THE DATA:
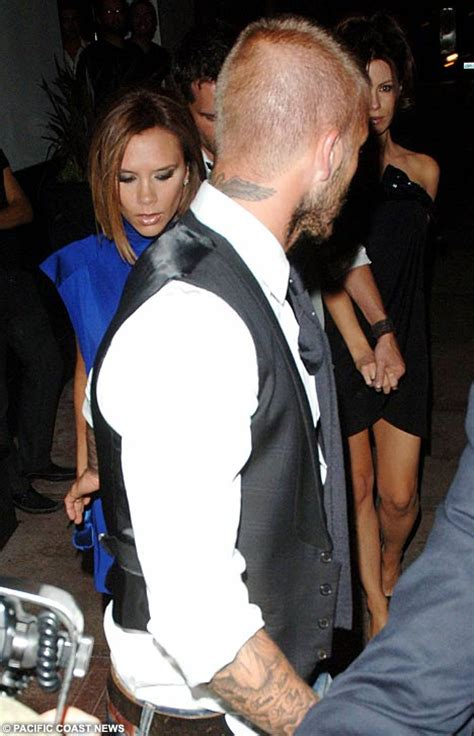 The Beckhams Date With Kate Len by Posh And New Best Friends Kate And Dine Out Ahead Of
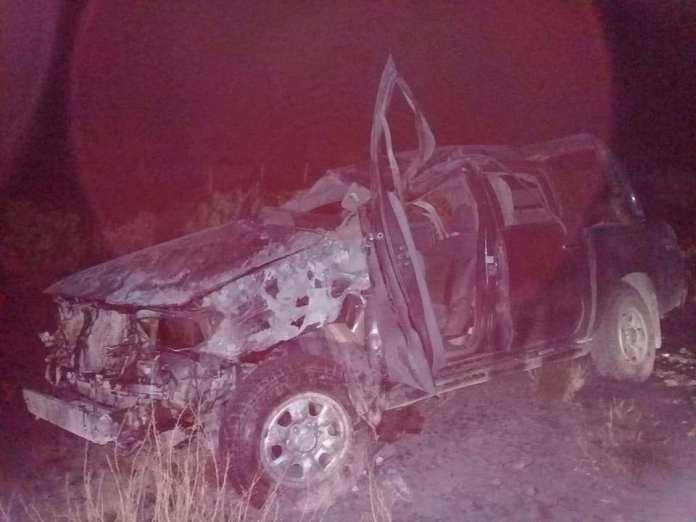 Catriel25Noticias.com hilux25 25 de Mayo. Tremendo accidente. Un hombre resultó con heridas graves Destacadas LOCALES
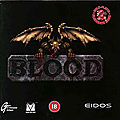Test de Blood - Jeu Video Giga France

EXERCISE INSTRUCTIONS:
Restate the full listing word for word, excluding images.

ANSWER SECTION:
 The Beckhams Date With Kate Len by Posh And New Best Friends Kate And Dine Out Ahead Of
 Catriel25Noticias.com hilux25 25 de Mayo. Tremendo accidente. Un hombre resultó con heridas graves Destacadas LOCALES
Test de Blood - Jeu Video Giga France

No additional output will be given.